This repository contains the code and data set of the polyBERT paper, which can be accessed on Nature Communications and arXiv. polyBERT is a large chemical language machine learning model that has learned the PSMILES chemical language of polymers. It generates polymer fingerprints (PSMILES-based) quickly, facilitating rapid polymer informatics and machine-driven property predictions. polyBERT is compatible with GPUs and CPUs, and can easily scale on cloud systems.
Abstract: Polymers are a vital part of everyday life. Their chemical universe is so large that it presents unprecedented opportunities as well as significant challenges to identify suitable application-specific candidates. We present a complete end-to-end machine-driven polymer informatics pipeline that can search this space for suitable candidates at unprecedented speed and accuracy. This pipeline includes a polymer chemical fingerprinting capability called polyBERT (inspired by Natural Language Processing concepts), and a multitask learning approach that maps the polyBERT fingerprints to a host of properties. polyBERT is a chemical linguist that treats the chemical structure of polymers as a chemical language. The present approach outstrips the best presently available concepts for polymer property prediction based on handcrafted fingerprint schemes in speed by two orders of magnitude while preserving accuracy, thus making it a strong candidate for deployment in scalable architectures including cloud infrastructures.

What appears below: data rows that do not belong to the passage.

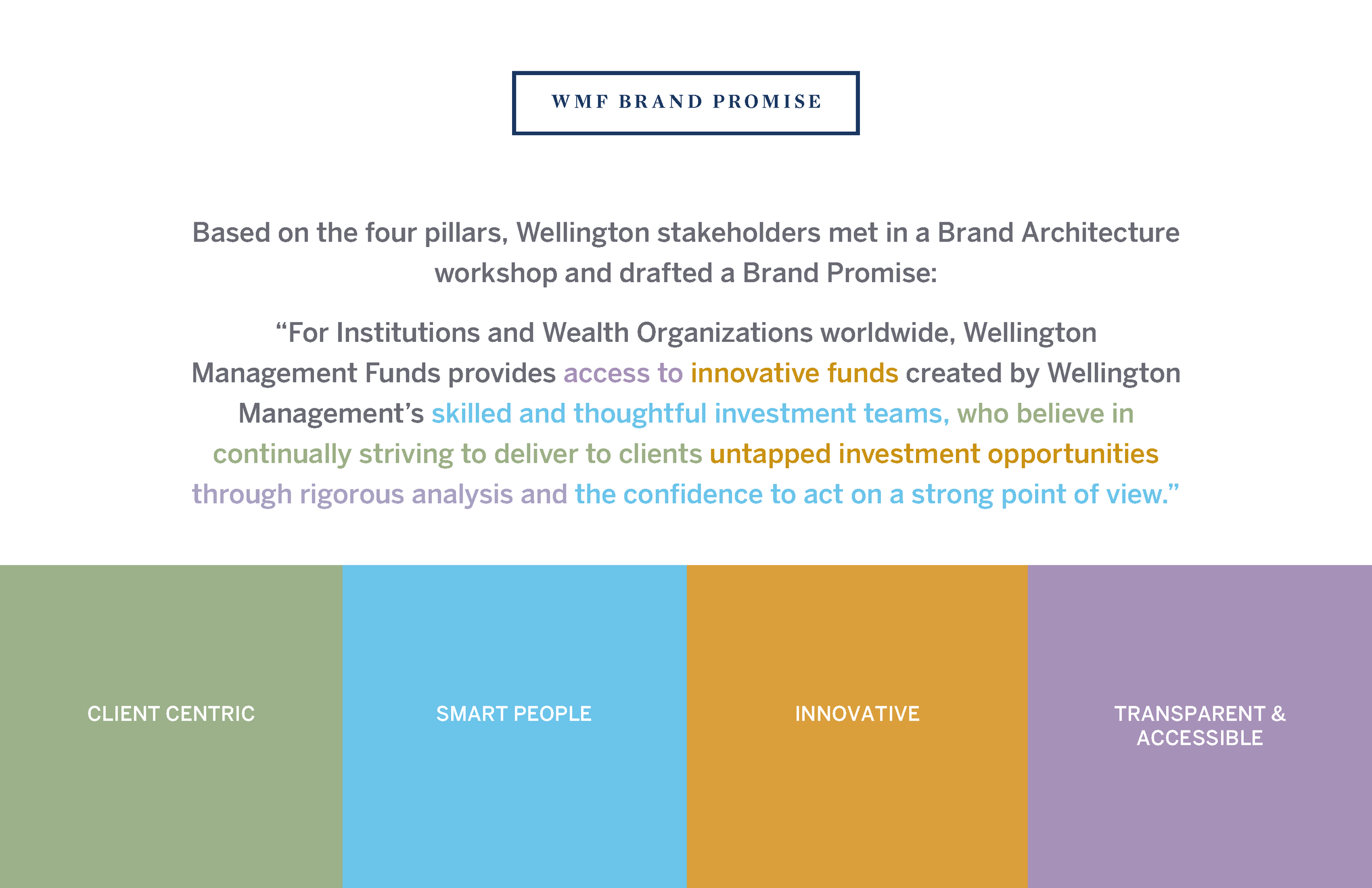 WMF BRAND PROMISE

Based on the four pillars, Wellington stakeholders met in a Brand Architecture workshop and drafted a Brand Promise:

“For Institutions and Wealth Organizations worldwide, Wellington Management Funds provides access to innovative funds created by Wellington Management’s skilled and thoughtful investment teams, who believe in continually striving to deliver to clients untapped investment opportunities through rigorous analysis and the confidence to act on a strong point of view.”

CLIENT CENTRIC

SMART PEOPLE

INNOVATIVE

TRANSPARENT & ACCESSIBLE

The trained polyBERT model is available at the Hugginface hub for download.
If want to generate polymer fingerprints from PSMILES strings with polyBERT, I strongly recommend using the psmiles
Python package. It takes care of downloading polyBERT, canonicalization of PSMILES strings, and computing polyBERT fingerprints. Please see the PSMILES on GitHub.

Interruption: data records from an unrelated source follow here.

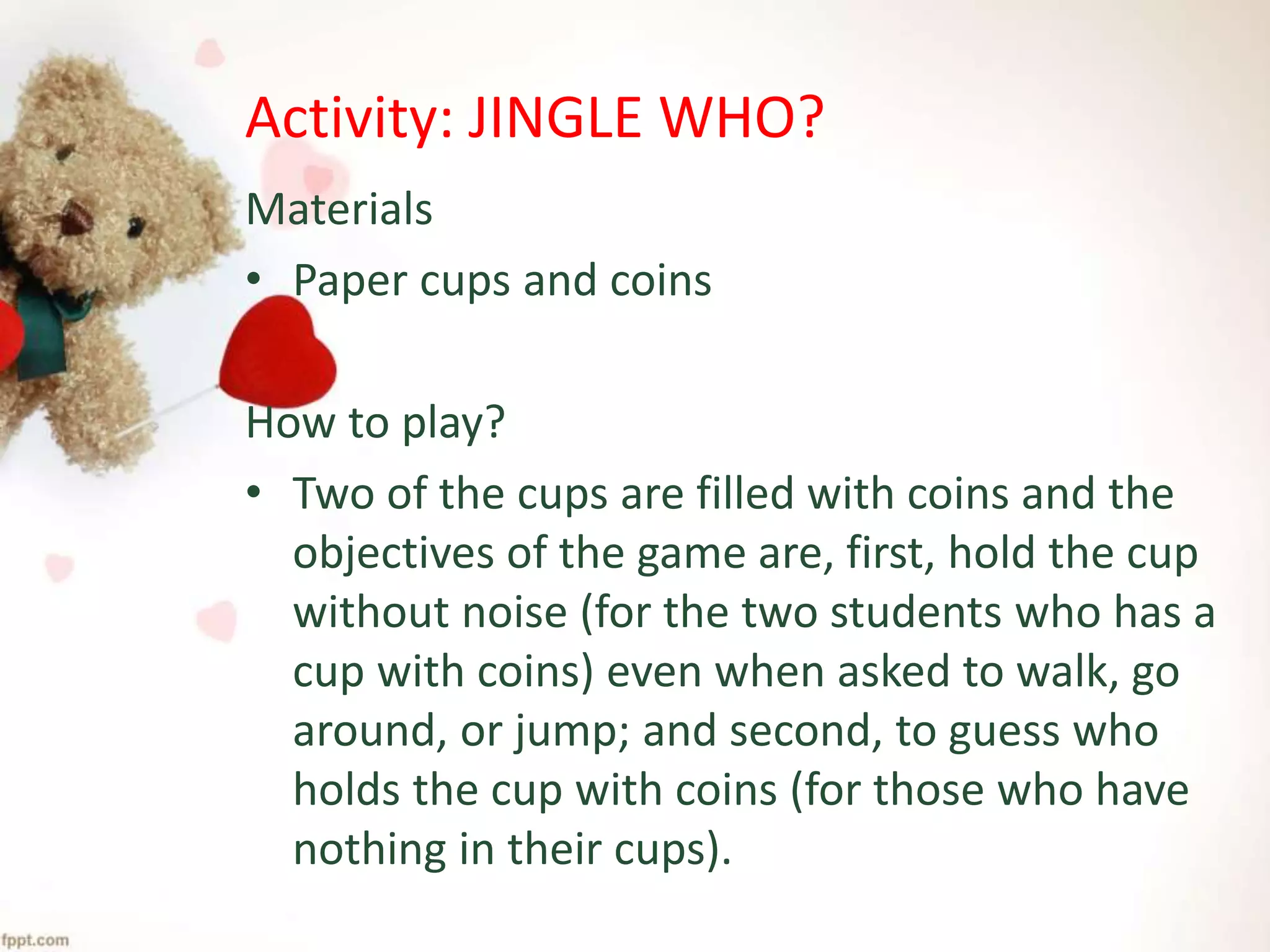 Activity: JINGLE WHO?

Materials

• Paper cups and coins

How to play?

• Two of the cups are filled with coins and the objectives of the game are, first, hold the cup without noise (for the two students who has a cup with coins) even when asked to walk, go around, or jump; and second, to guess who holds the cup with coins (for those who have nothing in their cups).

fppt.com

The data set contains 100 million hypothetical polymers each with 29 predicted properties using polyBERT. It is openly available at Zenodo.
The data set is sharded into smaller chunks (each has about 115MB) for better and faster processing. If you want to download all files, I recommend using zenodo-get
.
pip install zenodo-get
mkdir polyOne && cd polyOne
zenodo_get 7124188
This will download all files to the current directory. I recommend using dask (pip install dask
) to load and process the data set. For example, compute the data set description:
import dask.dataframe as dd
ddf = dd.read_parquet("*.parquet", engine="pyarrow")
df_describe = ddf.describe().compute()
print(df_describe)
In case you want to train polyBERT from scratch.
-
Make sure Poetry is installed
-
Clone the code and install the Python environment
git clone git@github.com:Ramprasad-Group/polyBERT.git
cd polyBERT
poetry config virtualenvs.in-project true
poetry install
-
Download the 100 million PSMILES strings from Zenodo and place it in the
polyBERT
directory. You need thegenerated_polymer_smiles_train.txt
andgenerated_polymer_smiles_dev.txt
files. -
Train the tokenizer
poetry run python train_tokenizer.py
. Make sure the path to the downloaded data files is correct. -
Tokenize the data set
poetry run python do_tokenize.py
. -
Train polyBERT
poetry run python train_transformer.py
. This can be very slow if you do not have access to GPUs.